- [Was zu tun ist]:
A - Beantworte zum Text über die Dichtheitsprüfung diese Fragen:
(i) Wie fühlen sich die Hausbesitzer gegenüber der Politik?
(ii) Wem obliegt in Niedersachsen die Umsetzung der Pflicht, die allgemein anerkannten Regeln der Technik einzuhalten?
(iii) Womit regeln die Kommunen die Anforderungen an die Überlassung des Abwassers?
B - Führe den Text über die Dichtheitsprüfung bitte ab seinem letzten Satz weiter.

- [Ausgangstext]:

Die Hausbesitzer fühlen sich von der Politik allein gelassen und akzeptieren die strengen Regelungen der Dichtheitsprüfung nicht. Es bestehen außerdem immer mehr Zweifel, ob angesichts anderer Grundwassereinträge die Einträge aus privaten Abwasserrohren überhaupt eine Relevanz haben und der Aufwand der landesweit vorgeschriebenen Dichtheitsprüfung in einem angemessenen Verhältnis zum Nutzen steht. Ohne Dialog mit den betroffenen Menschen wird die Dichtheitsprüfung weiteres Unverständnis gegenüber umweltpolitischen Maßnahmen generieren.

 

Am Beispiel Niedersachsens wird deutlich, dass andere Bundesländer pragmatischere Wege gehen, um europäisches Recht umzusetzen. So sind die privaten Hauseigentümer in Niedersachsen nicht durch ein Landesgesetz zur Dichtheitsprüfung von Abwasserleitungen verpflichtet. Auch in Niedersachsen muss beim Betrieb einer Abwasseranlage die allgemein anerkannten Regeln der Technik eingehalten werden. Die Umsetzung dieser Verpflichtung obliegt den Gemeinden, die als Träger der Abwasserbeseitigung verantwortlich sind und diese Aufgabe im eigenen Wirkungskreis erfüllen. Dabei regeln die Kommunen die Anforderungen an die Überlassung des Abwassers durch Satzung. Jede Gemeinde hat im Rahmen der kommunalen Satzungsautonomie die Möglichkeit, die Verpflichtung zur Dichtheitsprüfung in der kommunalen Abwassersatzung festzulegen, wenn sie zu dem Ergebnis kommt, dass dies notwendig ist, um die allgemein anerkannten Regeln der Technik zu erfüllen. Diese pragmatische Regelung sorgt vor allem in den an Niedersachsen angrenzenden Gebieten Nordrhein-Westfalens für zusätzlichen Unmut über die starre nordrhein-westfälische Regelung. Viele Kommunen in NRW ändern erst seit kurzem ihre Satzungen, so dass die Bürger von der Pflicht zur Durchführung der Dichtheitsprüfung erst jetzt erfahren.

Datensatzeinträge:
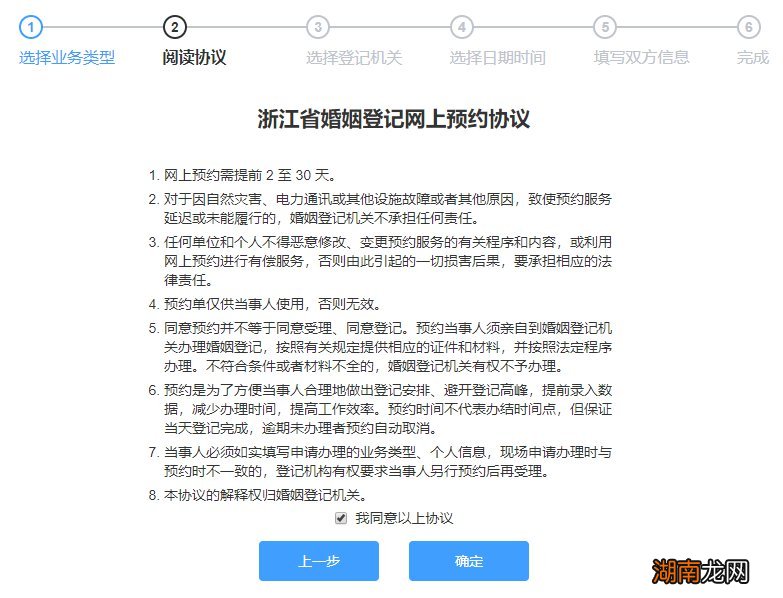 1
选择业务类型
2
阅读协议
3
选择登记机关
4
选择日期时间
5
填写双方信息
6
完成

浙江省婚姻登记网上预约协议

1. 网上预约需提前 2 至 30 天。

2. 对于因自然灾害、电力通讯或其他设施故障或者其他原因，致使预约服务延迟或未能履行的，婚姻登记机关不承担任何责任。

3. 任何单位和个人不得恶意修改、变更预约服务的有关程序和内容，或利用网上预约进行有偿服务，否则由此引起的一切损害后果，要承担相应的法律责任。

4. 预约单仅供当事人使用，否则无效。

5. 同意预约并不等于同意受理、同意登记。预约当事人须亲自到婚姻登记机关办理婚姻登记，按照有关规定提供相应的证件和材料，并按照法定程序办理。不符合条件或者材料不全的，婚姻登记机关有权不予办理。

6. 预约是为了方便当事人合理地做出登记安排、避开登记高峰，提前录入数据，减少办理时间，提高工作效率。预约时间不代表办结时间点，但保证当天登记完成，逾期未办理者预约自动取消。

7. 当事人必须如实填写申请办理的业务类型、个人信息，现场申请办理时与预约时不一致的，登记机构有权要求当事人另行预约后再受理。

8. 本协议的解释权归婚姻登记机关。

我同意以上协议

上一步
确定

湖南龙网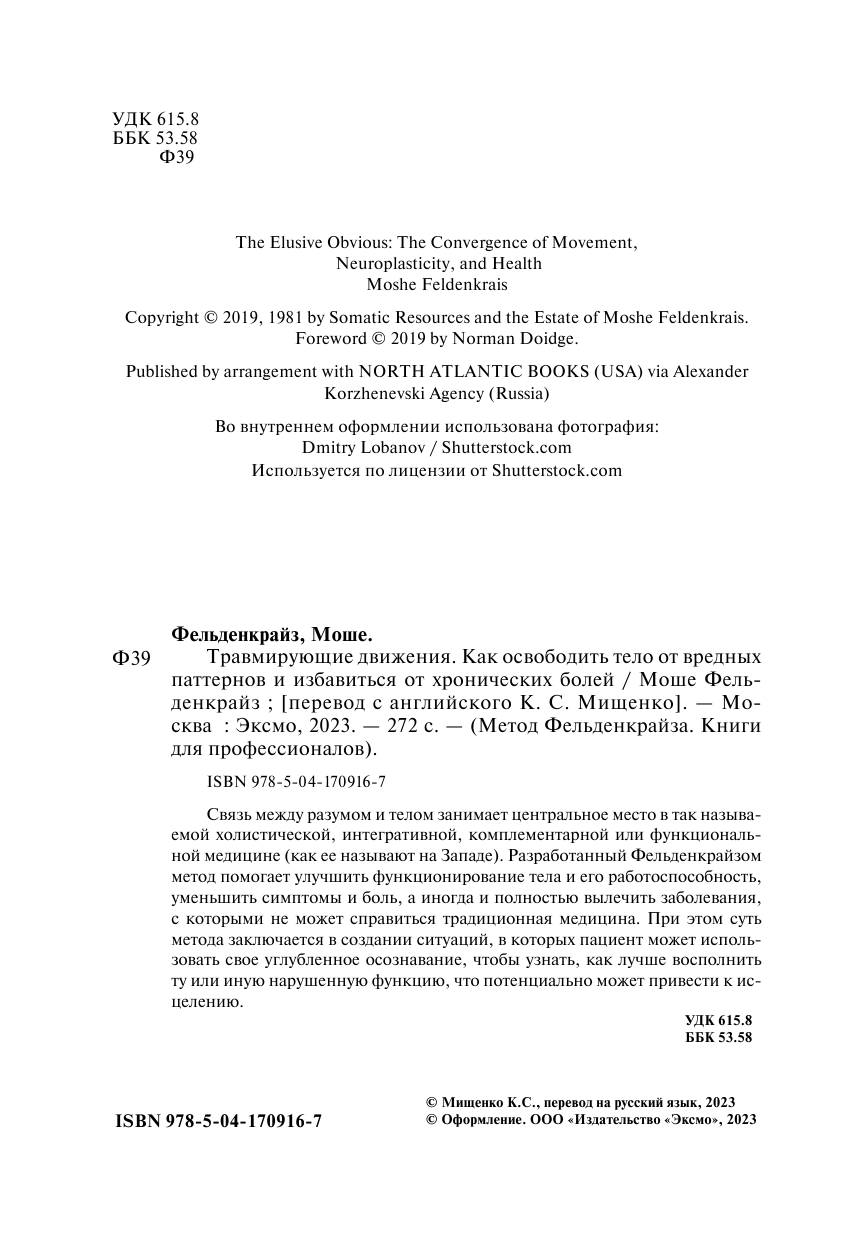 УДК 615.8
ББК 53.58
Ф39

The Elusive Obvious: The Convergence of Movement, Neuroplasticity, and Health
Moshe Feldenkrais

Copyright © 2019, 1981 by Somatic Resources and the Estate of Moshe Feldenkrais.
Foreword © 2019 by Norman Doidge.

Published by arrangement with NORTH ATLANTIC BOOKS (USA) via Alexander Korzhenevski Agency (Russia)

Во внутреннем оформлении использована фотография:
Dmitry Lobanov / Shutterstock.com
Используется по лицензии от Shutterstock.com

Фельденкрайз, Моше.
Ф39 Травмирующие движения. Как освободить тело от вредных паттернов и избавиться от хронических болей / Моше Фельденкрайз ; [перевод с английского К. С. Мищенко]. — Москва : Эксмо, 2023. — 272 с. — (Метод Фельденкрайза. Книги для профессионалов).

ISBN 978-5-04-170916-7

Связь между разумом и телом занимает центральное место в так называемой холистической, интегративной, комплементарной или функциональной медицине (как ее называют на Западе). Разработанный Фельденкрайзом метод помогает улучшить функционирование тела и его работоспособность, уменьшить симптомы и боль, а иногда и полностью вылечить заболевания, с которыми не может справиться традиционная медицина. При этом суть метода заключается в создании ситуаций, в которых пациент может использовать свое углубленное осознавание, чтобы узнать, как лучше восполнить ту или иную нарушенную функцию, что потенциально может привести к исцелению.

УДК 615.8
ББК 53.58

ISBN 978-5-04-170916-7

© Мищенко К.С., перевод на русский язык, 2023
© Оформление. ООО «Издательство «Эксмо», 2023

* * *

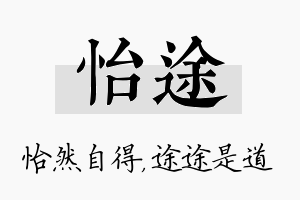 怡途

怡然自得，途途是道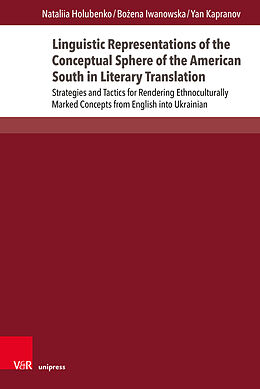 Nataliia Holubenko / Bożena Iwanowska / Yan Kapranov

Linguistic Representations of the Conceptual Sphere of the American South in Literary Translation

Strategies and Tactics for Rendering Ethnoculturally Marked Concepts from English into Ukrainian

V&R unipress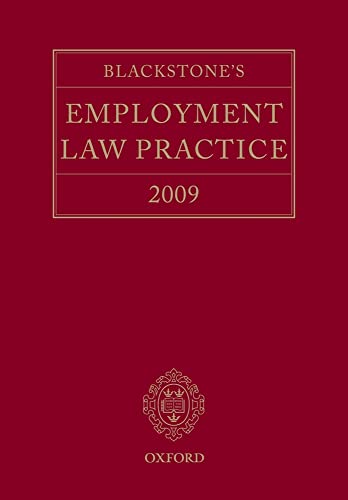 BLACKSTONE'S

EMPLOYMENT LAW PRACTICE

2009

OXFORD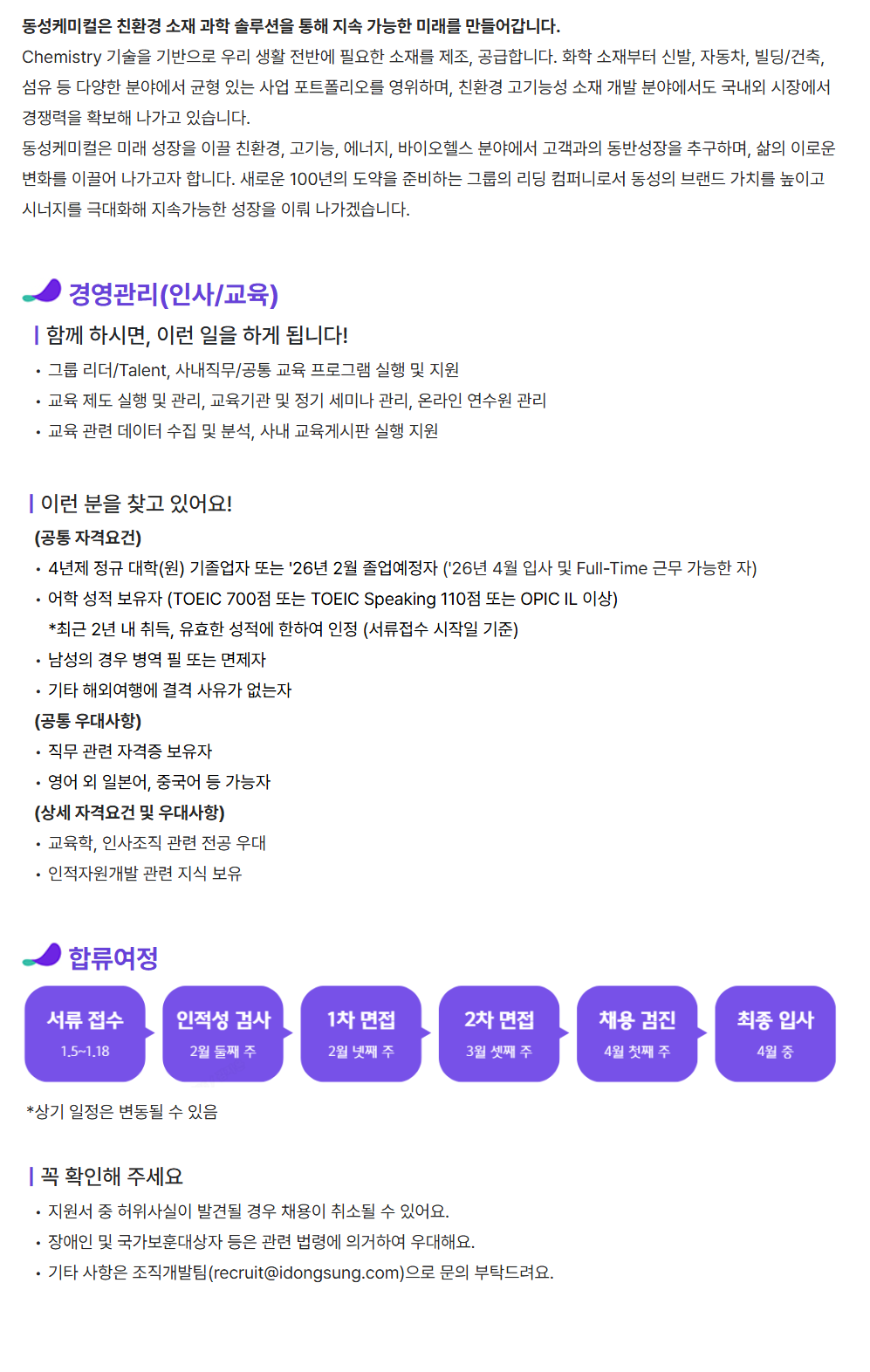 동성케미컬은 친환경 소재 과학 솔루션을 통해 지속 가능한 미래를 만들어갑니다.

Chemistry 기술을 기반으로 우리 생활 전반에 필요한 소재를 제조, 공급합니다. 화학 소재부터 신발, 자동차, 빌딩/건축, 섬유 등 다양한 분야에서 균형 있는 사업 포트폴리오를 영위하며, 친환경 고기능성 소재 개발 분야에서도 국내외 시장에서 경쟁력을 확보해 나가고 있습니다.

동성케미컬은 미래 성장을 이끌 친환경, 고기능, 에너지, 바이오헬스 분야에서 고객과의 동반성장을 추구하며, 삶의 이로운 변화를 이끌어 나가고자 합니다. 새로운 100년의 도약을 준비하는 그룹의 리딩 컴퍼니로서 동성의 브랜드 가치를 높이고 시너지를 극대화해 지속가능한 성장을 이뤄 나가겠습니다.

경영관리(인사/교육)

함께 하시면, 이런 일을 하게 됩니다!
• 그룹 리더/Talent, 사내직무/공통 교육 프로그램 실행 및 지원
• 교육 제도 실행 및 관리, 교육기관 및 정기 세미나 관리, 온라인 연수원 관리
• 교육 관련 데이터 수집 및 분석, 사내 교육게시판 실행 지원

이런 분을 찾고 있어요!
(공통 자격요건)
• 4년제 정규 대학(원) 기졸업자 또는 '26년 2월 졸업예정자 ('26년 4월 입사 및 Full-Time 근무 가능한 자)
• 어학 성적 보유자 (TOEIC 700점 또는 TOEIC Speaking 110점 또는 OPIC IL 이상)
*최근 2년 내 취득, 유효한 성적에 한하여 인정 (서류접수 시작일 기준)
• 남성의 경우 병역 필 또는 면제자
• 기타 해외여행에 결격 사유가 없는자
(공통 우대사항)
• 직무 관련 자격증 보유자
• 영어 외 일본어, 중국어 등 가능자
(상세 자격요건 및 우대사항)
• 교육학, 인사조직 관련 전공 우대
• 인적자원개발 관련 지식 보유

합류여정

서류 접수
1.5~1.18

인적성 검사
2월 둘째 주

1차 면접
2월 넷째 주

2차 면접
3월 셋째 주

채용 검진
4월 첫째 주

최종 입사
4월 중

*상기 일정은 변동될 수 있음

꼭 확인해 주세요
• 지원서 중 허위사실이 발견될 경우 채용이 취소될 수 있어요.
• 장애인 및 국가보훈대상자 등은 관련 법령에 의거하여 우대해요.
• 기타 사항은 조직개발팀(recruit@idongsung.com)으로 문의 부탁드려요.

- [Lösungen der Aufgaben]:
A -
(i) Sie fühlen sich von der Politik allein gelassen.
(ii) Den Gemeinden, die als Träger der Abwasserbeseitigung verantwortlich sind.
(iii) Durch Satzung.

B -
 

 

II. Der Landtag stellt fest:

 

Die Dichtheitsprüfung in der bestehenden Form wird von der Bevölkerung nicht akzeptiert und ist für die Kommunen nur sehr schwer umsetzbar. Starre Fristsetzungen durch den Landesgesetzgeber führen daher zu Unmut und verhindern einen effektiven Gewässerschutz.

 

Abwasserbeseitigung ist eine Angelegenheit, die in der Regelungskompetenz der Kommunen liegt. Deshalb muss die kommunale Selbstverwaltung gestärkt und den Kommunen die Möglichkeit an die Hand gegeben werden, eine Dichtheitsprüfung nach den örtlichen Gegebenheiten per Satzung zu formulieren.

 

Der effiziente Einsatz von finanziellen Ressourcen auf privater und kommunaler Seite muss beachtet werden. Deshalb sind Synergien zu nutzen und Dichtheitsprüfungen dann durchzuführen, wenn Kommunen ihre Kanäle gleichzeitig sanieren. Eine einseitige Belastung der Bürger ist nicht vermittelbar und muss gestoppt werden.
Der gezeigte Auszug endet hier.